┌─ Texto fornecido

Retrato de família. Os Jaras, com as filhas Manuela e Amanda
Andanças e lembranças de Joan, viúva de Víctor Jara, torturado e assassinado cinco dias após o golpe no Chile
Juliana Sayuri
Enquanto caminhava na Calle Huérfanos numa manhã fria de agosto, mal sabia eu que a rua, agora arborizada e colorida, entre grafites vibrantes e pichações envelhecidas, um dia abrigou um fervilhante Café São Paulo, onde se reuniam intelectuais e artistas ao redor de Violeta Parra para um café e um vinho embalados por histórias e canções folclóricas no fim da década de 1950. Foi nesse café, nessa rua trivial no centro, um dos diversos pontos na capital chilena de onde é possível apenas imaginar os contornos da cordilheira sob o céu azul, que a inquieta bailarina inglesa Joan Turner encontrou o músico Víctor Jara pela primeira vez, em fins de outubro de 1960. Já tinham se visto outras vezes, mas não assim, no prelúdio de uma primavera inesquecível. De volta à Calle Huérfanos, como faz dia sim dia não, Joan, passos vagarosos e vacilantes nos atuais 86 anos, relembra a própria história, interrompida como tantas outras pelo golpe de 11 de setembro de 1973.
Não por acaso escolheu esse endereço. Viúva de Víctor Jara, Joan mantém nessa mesma rua uma fundação em memória ao músico brutalmente assassinado nos primeiros dias da ditadura de Augusto Pinochet. Ali nos encontramos, diante de um galpão grafitado com retratos de seu marido, lembrado pelos cachos rebeldes, olhos expressivos e sorriso largo. Nos arredores da Plaza Brasil, a rua assiste atualmente ao vaivém de estudantes e bailarinos da companhia Espiral, fundada na década de 1980 como polo de resistência cultural a Pinochet, e da oficina da Universidad Academia de Humanismo Cristiano. Caminhamos quadra a quadra. A cada passo, um forte, outro manco, uma lembrança para Joan, senhora de olhos azuis, lábios finos e fios orgulhosamente brancos. Às vezes melancólica, mas vívida, lúcida e atilada.

└─
┌─ Conteúdo dos dados

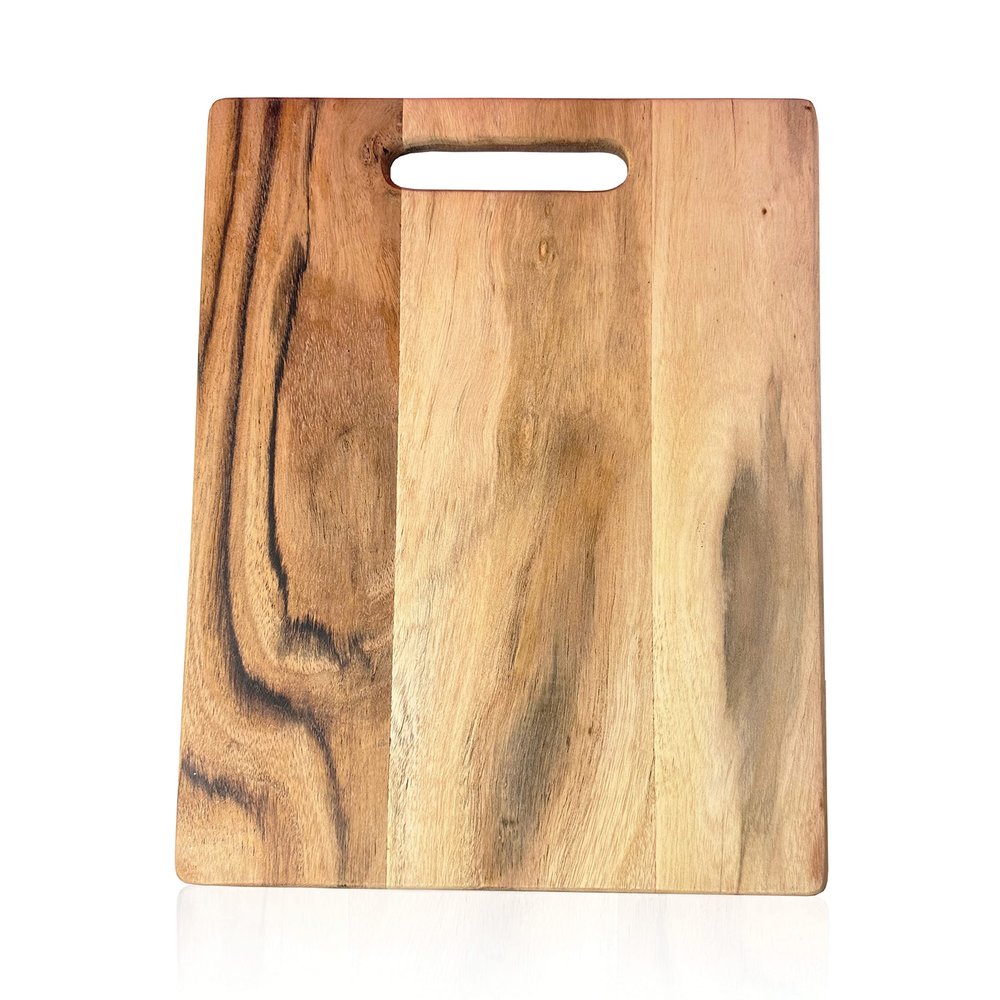 Acacia Wood Cutting Board, Handle Wooden Charcuterie Board, Cheese and Bread Serving Tray, Chopping Board For Food and Vegetables (14 x11x0.75)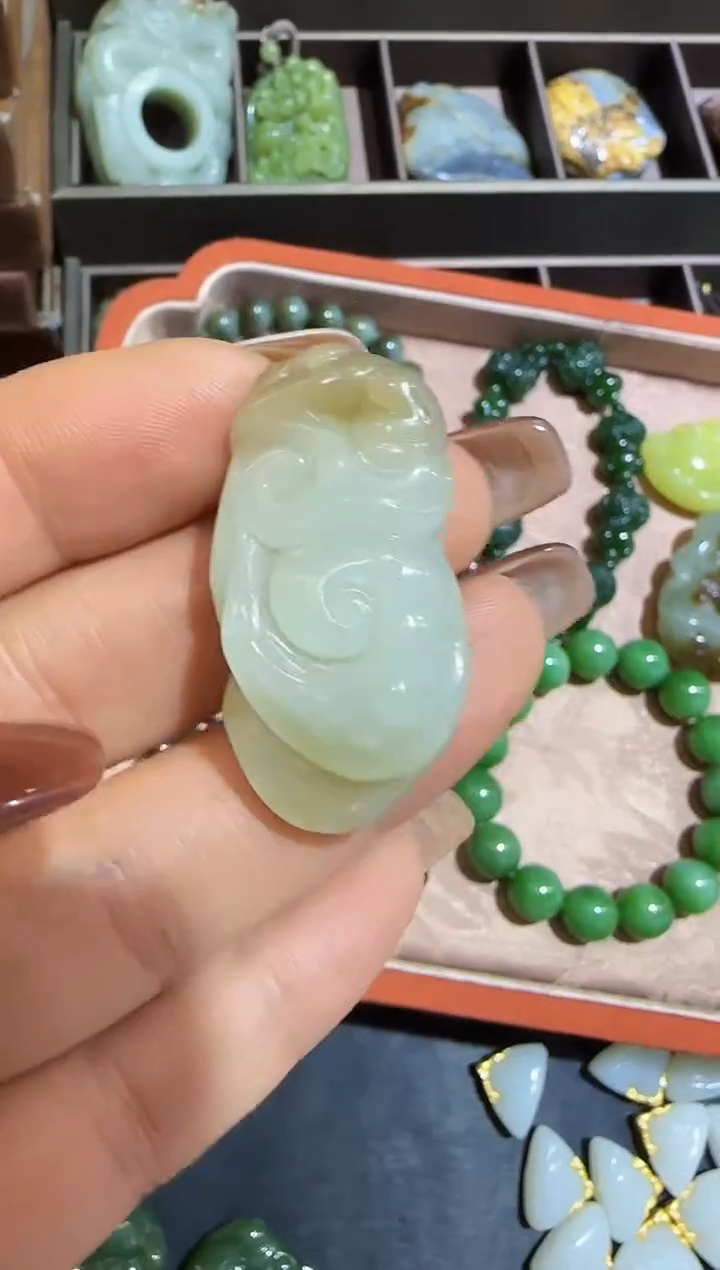 未镶嵌和田玉挂件【宏0101】138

└─

**Item da tarefa**
Escreva a continuação do texto sobre Joan Jara e a Calle Huérfanos, começando logo após a última frase apresentada.

**Resposta**
Joan Alison Turner Roberts nasceu em Londres, em 1927. Apaixonou-se pela dança aos 5, talvez 6 anos, mas decidiu seu destino num dia de julho de 1944 ao assistir à coreografia A Mesa Verde da companhia alemã Ballet Jooss, pela primeira de muitas vezes. Queria ser bailarina. “Mas nunca gostei do balé clássico. Estraçalhava a sapatilha. Sempre preferi a dança contemporânea. Gosto da arte mais vital, impulsiva e dramática.” Em 1951, uniu-se à companhia, e logo interpretou o papel da guerrilheira de A Mesa Verde que tanto admirava.
No pós-guerra, entre turnês europeias e ensaios em Essen, lembrança de uma Alemanha fragmentada por um muro, Joan se apaixonou pelo bailarino chileno Patricio Bunster. Em outubro de 1953, casaram-se em Londres. Após o fim do Ballet Jooss, decidiram mudar para o Chile. Assim, num dia nublado de julho de 1954, Joan embarcou no S.S. Cuzco no porto de Liverpool, rumo a Santiago. Cruzou o Atlântico para reencontrar Patricio, que voltara meses antes. “Era uma gringa terrível, terrível. Extremamente inglesa. Ainda no navio, arrisquei aprender o castelhano, sem sucesso.” Mas uma vez firmada em território latino-americano, não tardou para dominar o idioma.
No Chile, Joan e Patricio logo se integraram ao Ballet Nacional. Ela, uma dançarina londrina que se aventurou numa terra distante, onde foi convidada a lapidar novos talentos. Ele, um bailarino que voltava para casa, onde se tornaria um dos principais coreógrafos do país. Ficaram juntos até 1960 – Joan, grávida pela primeira vez; Patricio, apaixonado por uma jovem ex-Miss Chile. “Nós nos separamos dolorosamente. Por que dolorosamente? Ora, dói, né?”
Manuela nasceu em maio de 1960. Sem Patricio, Joan passou a se sentir uma forasteira no país. Mergulhou numa depressão abissal, corpo e alma em frangalhos, tanto que nem imaginava voltar a dançar.
Caminhamos. Joan conheceu Víctor primeiro como estudante de teatro da Universidad de Chile, onde dava aulas de expressão corporal, por volta de 1957. “Era um excelente aluno, talentoso, expressivo e muito ágil. Tempos depois, disse-me que se apaixonou por mim ao me ver dançar pela primeira vez”, lembra.
Acaso feliz, quando foi visitar a recém-nascida Manuela, Patricio levou o amigo Víctor junto. Não muito tempo depois, Víctor, raminho de flores nas mãos, voltou a visitar Joan. Também a reencontrou fortuitamente no tal Café São Paulo, na Calle Huérfanos. E, assim, silenciosa e lentamente, o músico passou a invadir os pensamentos da bailarina.
Enquanto Joan se recuperava e voltava a dançar, Víctor embarcou numa primeira aventura além da cordilheira: com a companhia de teatro Cuncumén, fez uma turnê de quatro meses pelo Leste Europeu, época em que descobriu que a música era o que queria para sua vida. Além de cartas de amor, escreveu sua primeira canção pessoal durante a viagem – e a dedicou a Joan: Paloma Quiero Contarte. Em 1961, casaram-se em Santiago.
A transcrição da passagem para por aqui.